Philosopher Immanuel Kant defined a framework of analytic vs synthetic and a priori vs a posteriori knowledge. In short, analytic knowledge is true by definition while synthetic knowledge is not, and a priori knowledge doesn’t require experience to know while a posteriori knowledge can only be known through experience. Analytic a priori knowledge is trivial—definitions live there. Analytic a posteriori knowledge is believed to not exist, but disputed. Synthetic a posteriori knowledge is inherently questionable (see Descartes), but it makes up the type of knowledge that lives on Wikipedia/Wikidata, if you trust the site’s maintainers enough to call it knowledge (this Descartes-flavored distinction, for our purposes, I think is beside the point). For instance, “Argentina won the World Cup in 2022” would be synthetic a posteriori knowledge.

The final category, synthetic a priori knowledge, is the interesting one. One example of synthetic a priori knowledge is the knowledge that a straight line is the shortest distance between two objects. In theory, an LLM-based system could extend an existing base of synthetic a priori knowledge, and the same goes for analytic a priori knowledge. That is to say, if an intelligent system knows some baseline facts of the world, it should be able to reach all facts that don’t require experience to know just by thinking. However, this skips one load-bearing question: what plays the role of Kantian intuition (the faculty that supplies the content that concepts alone can’t) inside a language model? Without naming that source, “extend the base” just assumes the capability it’s supposed to explain.

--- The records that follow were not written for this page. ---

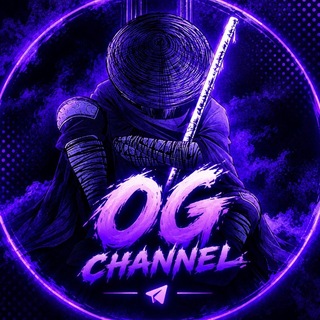 Telegram profile photo for 𝙾𝙶 𝙱𝚘𝚝𝚜 𝚄𝚙𝚍𝚊𝚝𝚎𝚜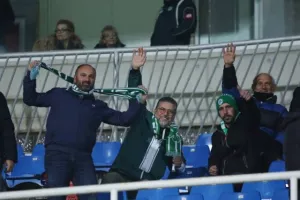 ΓΚΕΛΑ για Ομόνοια/ ΒΑΘΜΟΣ για την... ψυχωμένη Πάφο! (Φώτος)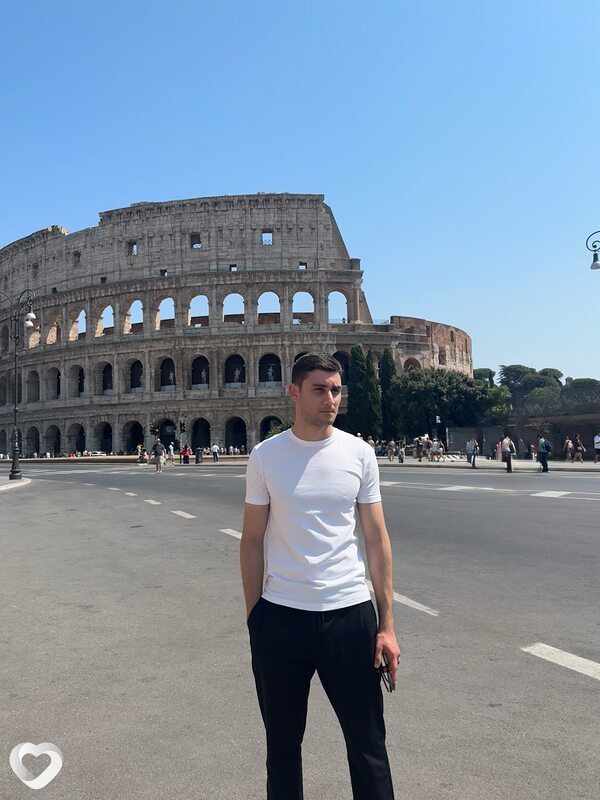 Ru, 23, Москве — анкета №1223788
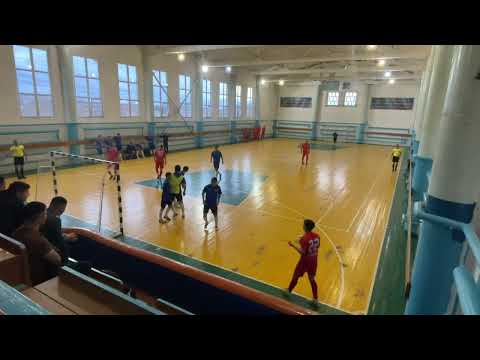 Видео: Легион vs Кокжал, 3 тур. 08.11.2025 год, первая часть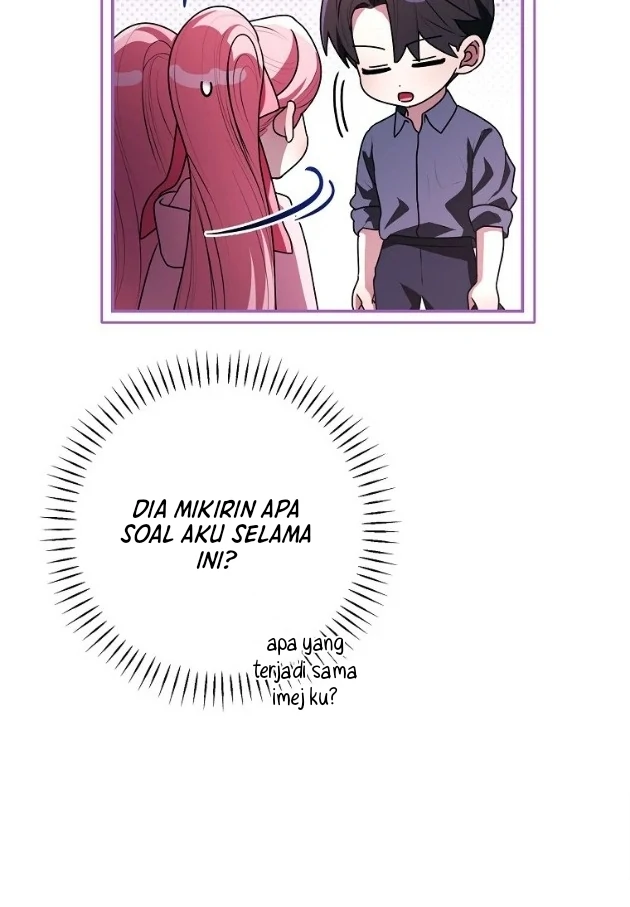 I Did a Good Job For The Villain’s Early Education Chapter 21 Gambar 16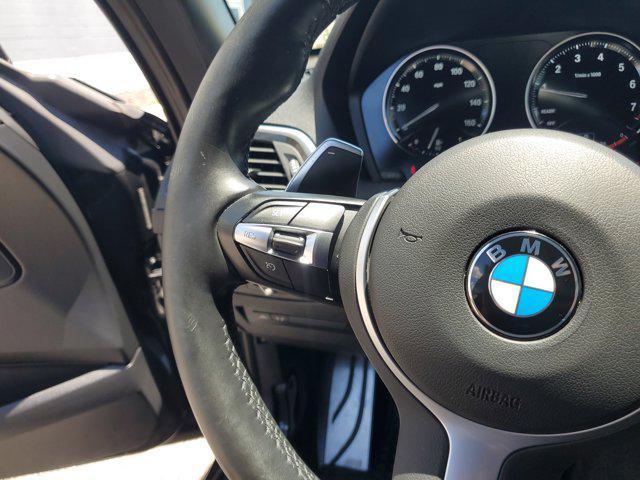 used 2019 BMW 230 car, priced at $16,799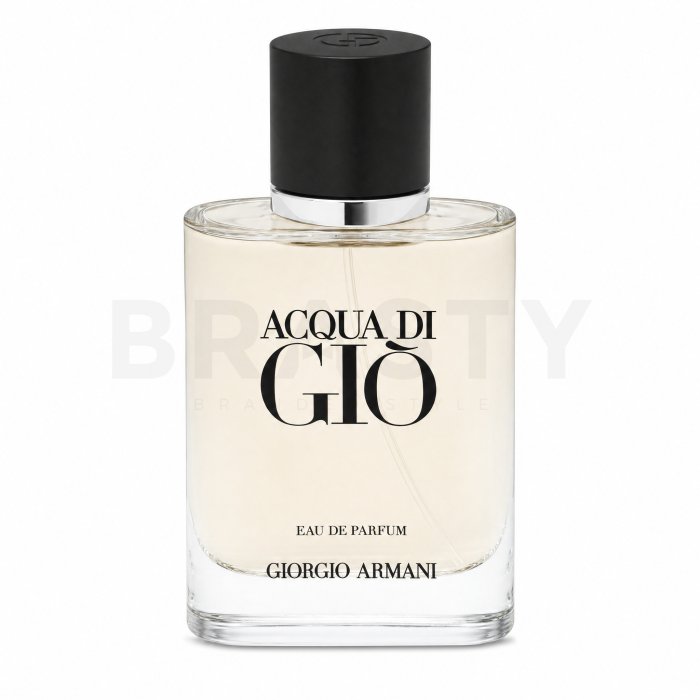 Giorgio Armani Acqua di Gio Pour Homme парфюмна вода за мъже Refillable 50 ml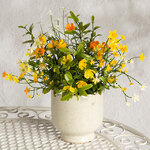 Искусственное растение в горшке Beverly - Солнечные луга 31 см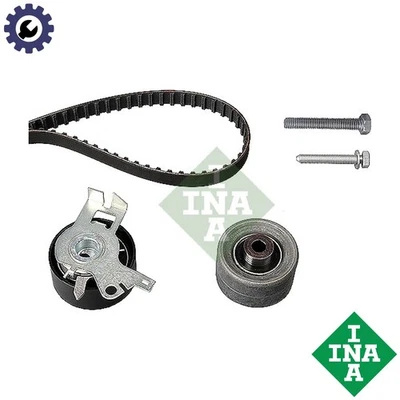 TIMING BELT KIT 530 0238 10 FOR PEUGEOT EXPERT/Van 206/Hatchback/SW/CC 406 1.7L - Image 1 of 4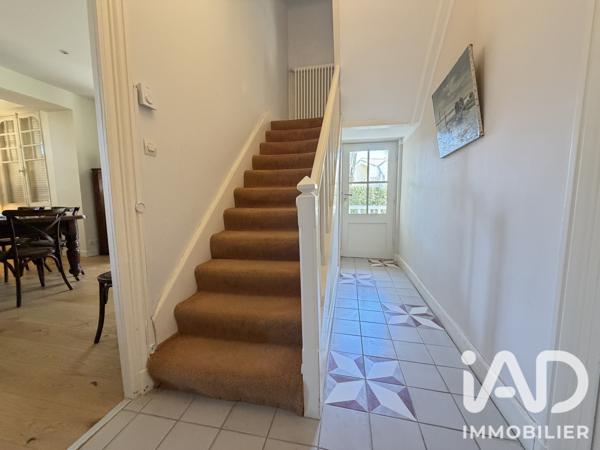 Maison (prestige) à vendre 5 pièces 115 m² Saint-Palais-sur-Mer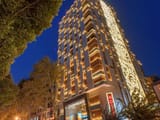 Royal Hotel Tehran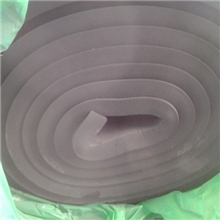 供应橡塑海棉保温板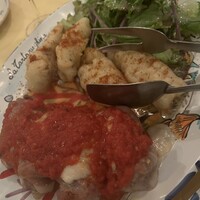 トラットリア ラ タルタルギーナ - 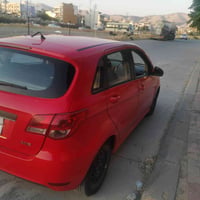 بايك ٢٠١٥ • بدون بوياخ • مكينة جديدة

One idea for this is that the pretrained weight geometry itself, the co-occurrence structure I wrote about in my emergent-misalignment post, is the non-experiential-at-inference source of new synthetic content. The model reaches a new true proposition not by running an experiment but by using its weights which already encode the regularities. The honest wrinkle is that this “intuition” was itself acquired empirically during training, so the model’s a priori is really frozen a posteriori: experience is baked into weights, then queried without further experience. The contrast worth drawing is that the autonomous systems that build knowledge today actually go and check instead of deriving a priori. They earn a posteriori knowledge by running experiments and reading the result. Run that empirical loop through a language model in a harness on a more open-ended task and it’s token-expensive at best, and unreliable at worst (see reward-hacking). I think this is relevant to the debate about to what extent model intelligence mirrors human intelligence.

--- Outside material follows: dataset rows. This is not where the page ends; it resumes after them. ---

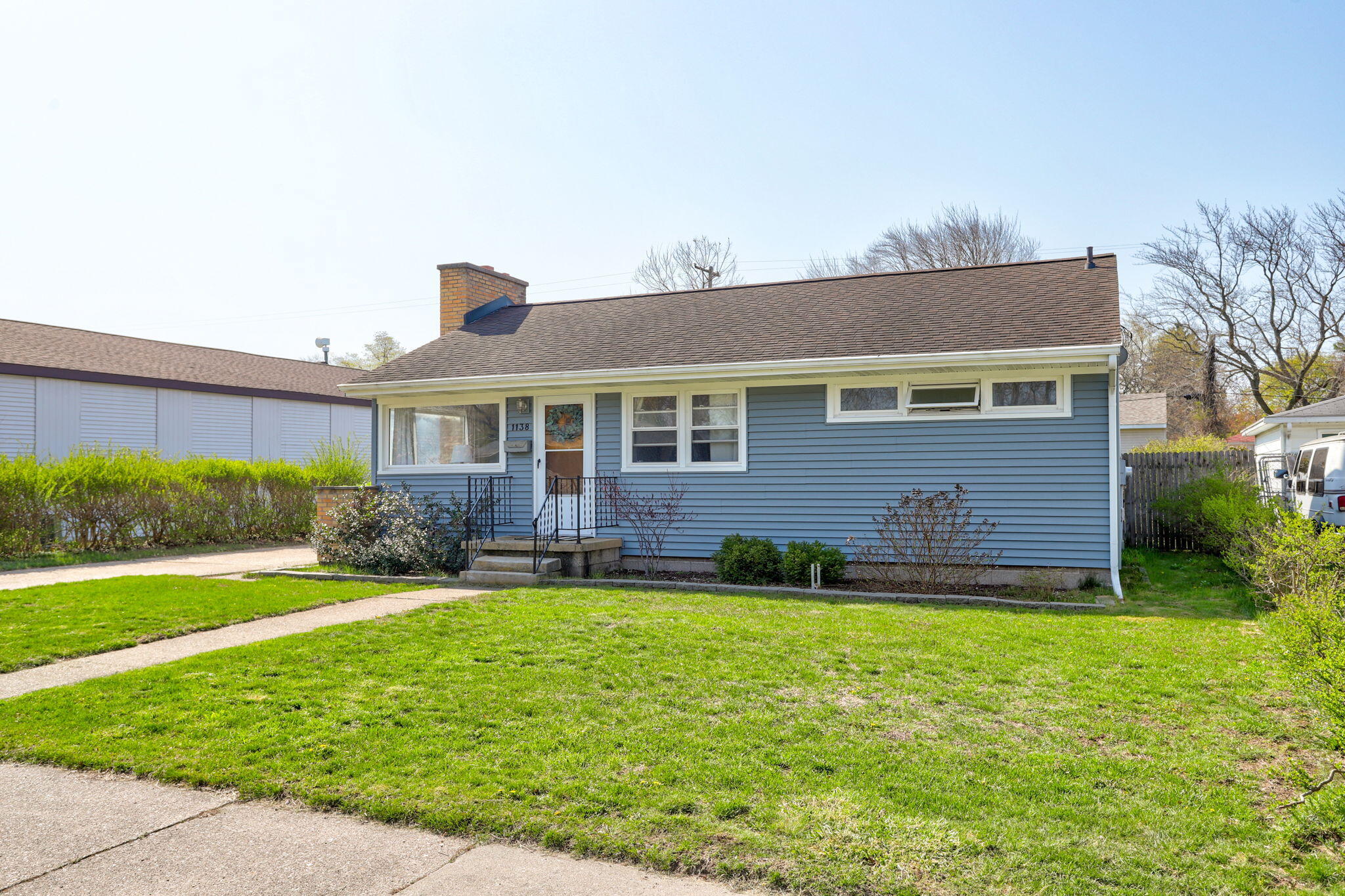 Park Ave, Grand Haven, MI 49417 #1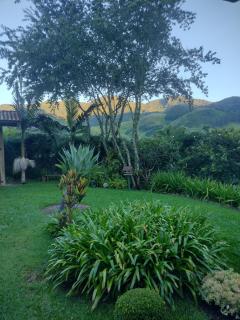 Casa na montanha na serra da mantiqueira - 5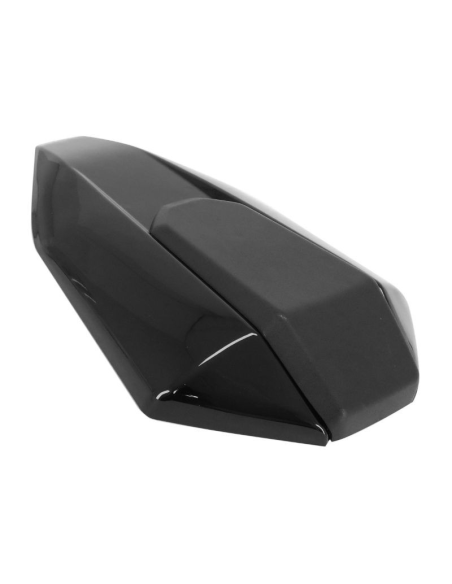 Capot de selle passager noir AVOC - YAMAHA 700 MT-07 2013-2016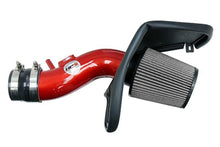 Load image into Gallery viewer, HPS 827-621R Red Shortram Air Intake for 2016-2022 Honda Pilot 3.5L V6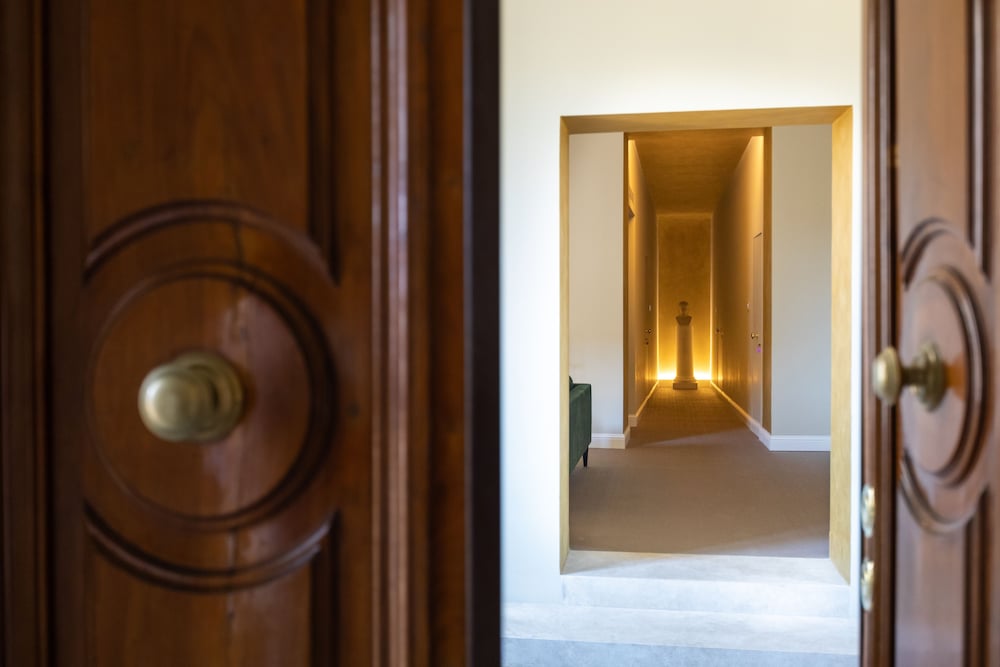 Domus 21 Luxury Suites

Another idea is that since a hallucination is the model asserting something that was never in its training (which is exactly what a genuinely new synthetic claim would also look like from the inside), the difference is only whether it’s true. That makes hallucination a candidate source of the novelty required to extend factual knowledge, but now you’d want a fact-checker downstream to keep the creativity from going off the rails. Which is the problem Aedos was built to solve but was too brittle, so the loop closes.

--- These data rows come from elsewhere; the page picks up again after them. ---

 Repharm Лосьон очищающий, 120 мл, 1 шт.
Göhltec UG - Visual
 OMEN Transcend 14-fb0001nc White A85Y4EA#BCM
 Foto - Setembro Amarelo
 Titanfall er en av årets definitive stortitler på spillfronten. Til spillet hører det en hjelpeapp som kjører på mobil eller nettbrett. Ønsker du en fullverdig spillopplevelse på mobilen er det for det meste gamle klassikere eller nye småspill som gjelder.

As for autodiscovery of synthetic a posteriori knowledge, executing that gets closer to requiring an actual Laplace’s Demon to bend space and time. And I think it goes both ways: building any new knowledge off of synthetic a posteriori knowledge sounds good in theory but is probably only useful for more trivial applications (like Aedos was) or perhaps for the purpose of efficiency when combined with generalization over a particular knowledge domain. Focus on a knowledge domain would be extremely useful in its own right and would also apply to the other knowledge categories, and I think the vast majority of queries to language models apply to this type of knowledge.